It's not that big about 30cm-40cm tall and 10cm wide and can be broken down a bit into it's main component parts easily (hopper, lid and collector with no tools, even the handle comes off with just one grub screw with an small allen key). Yes grinding for an espresso takes time and is primarily why I modded it to take the power option, Haro/feldgrind or others won't be any better in that respect (the time for grinding an espresso) but might be smaller to start with, I don't have a comparison for consistency but I have no issues with the grind consistency of the Handground at all.


----------



## Oneds (Jun 4, 2015)

Ok have killed it in spectacular style, running the drill for a full hopper on 1 + a spacer to grind for espresso, the metal axle heated the surrounding bushing which then melted the mounting made in plastic, axle came out of alignment stripped the gear and gouged a good bit of the plastic from the gearbox casing, new lid on the way for $20 from the US. Oh well I do like it though, and the response/service from handground has been great so far.


----------



## Morningfuel (May 19, 2016)

Interesting, I have seen them up for sale now and they look good, but I was rather hoping for absolutely glowing reviews.

It's a shame the suggested settings are off. And I'm surprised it's not a bit quicker to grind, although it does sound a bit quicker than my rhinowares.

I'm wondering if I'd do better to go for an electric one. When travelling I am happy with the aeropress and rhinowares, and for home I'll be able to use the rhinowares for pourover, aeropress and moka pot, then use a motorised one for espresso.


----------



## Richard_severn (May 3, 2017)

I have a handground and its great for most things. I tried it for espresso and it's not fine enough my burrs are touching on setting one.

A bit about the handground when I got mine the central burr was wonky. I ordered from Coffee Hit but didn't bother emailing them, I went straight to the handground guys in America and got a really fast reply with a way of sorting it but sadly that didn't work they were in China when I emailed them and said once they were back in the USA they would post me a replacement set of burrs, 4 or 5 days later I had a new set of burrs, fitted them and yet again the center was not level. In the end, to sort it I had to take the plastic inserts out of the center butt, put the insert on the shaft first then the burr press down the center burr until it was touching the outer one and then tighten down the thumb nut after that it sorted it. I did use some thread lock on the nut as well as it kept falling off during grinding and obviously that's not good as it would mess up the coffee, half would be the right grind then the other half would be coarser than french press.

## WHAT TO WORK ON
Please carry on the Handground grinder forum thread from the end of its last post.

## SUPPLIED DATA
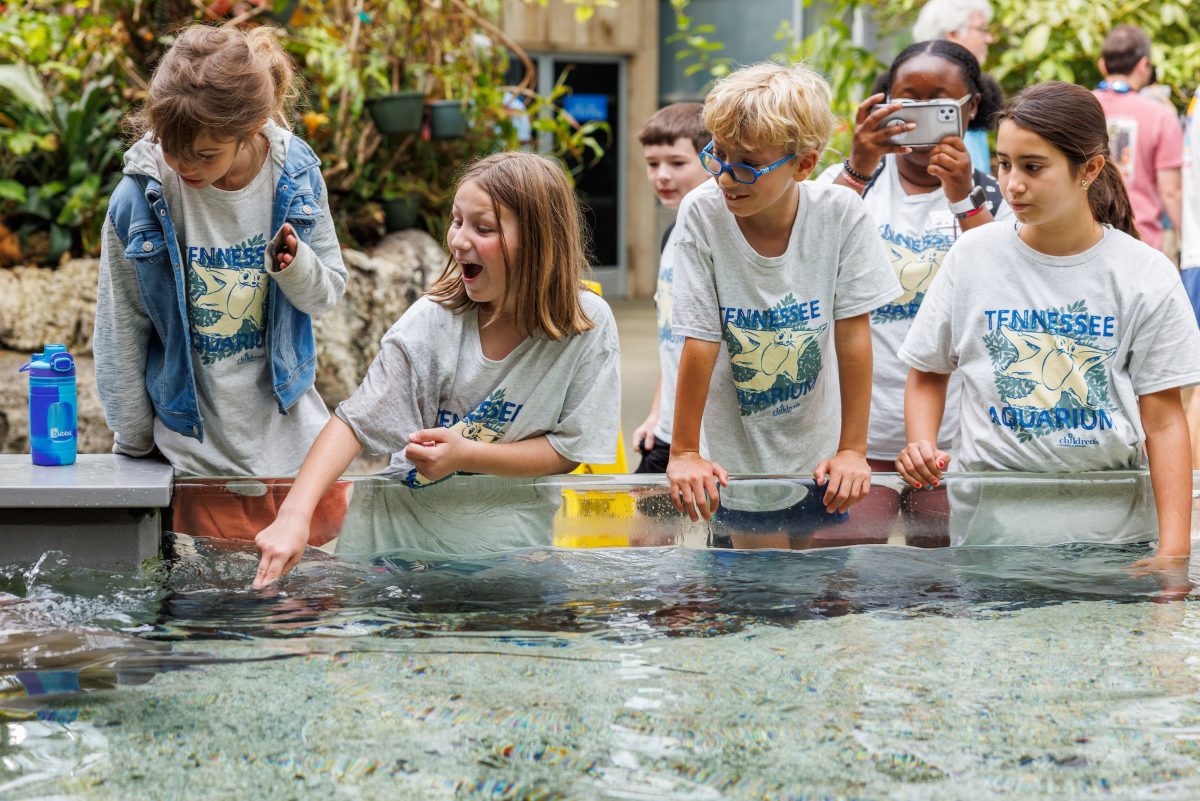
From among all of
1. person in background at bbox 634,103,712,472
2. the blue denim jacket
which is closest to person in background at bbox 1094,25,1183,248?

## REPLY TO THE TASK
My experience of the grinder since sorting it is great, I find it grinds consistently and is fine for all the pour over Aeropress and immersion brewing I do but having just got an espresso machine it doesn't cut it, yes i could install the included shims and wear down the burrs a bit to get a finer grind but I shouldn't have to do something like that. It isn't marketed as an espresso grinder so I'm not bothered by the fact that it doesn't do it. Everything else about the grinder screams quality, the polycarbonate body is perfect and is really nice, it has threaded inserts at the bottom so you can't strip the plastic the handle is nice and the wooden knob just makes it warmer to use and makes me feel nice. the burrs are really nice quality and their customer service is exceptional its worth the money in my eyes if you want a hand grinder that has the ability to go from one setting to another and be repeatable. By this I mean french press in a morning, say number 7 is how you like it then you do a v60 later on and you like it on number 4 those numbers should never change so you can switch between the 2 settings and know every time it's in the right place

Also with Oneds post about melting the housing, they do specifically say in the manual now not to attach a power drill or similar to the grinder it's for hand use only. Maybe that's why they added this in :')

Morning fuel, if you have any more questions about it let me know and I will do my best to answer them from the experience I have had with it so far, or if you want any pictures of it I can send some over.


----------



## Oneds (Jun 4, 2015)

Well I think the handground works perfectly for occasional/travel, however for everyday regular espresso grinding it takes too long and is not robust enough to hook up to a drill like I have done, I have no issue with them adding the caveat, I knew I was pushing it when I modded it so was happy to pay for the parts I broke.

Anyway it is consistent and a quality product so if it's backup, coarser grinding machine or transportable you are after it will be more than up to the job. This one will become that as soon as I can save enough for a Mazzer mini.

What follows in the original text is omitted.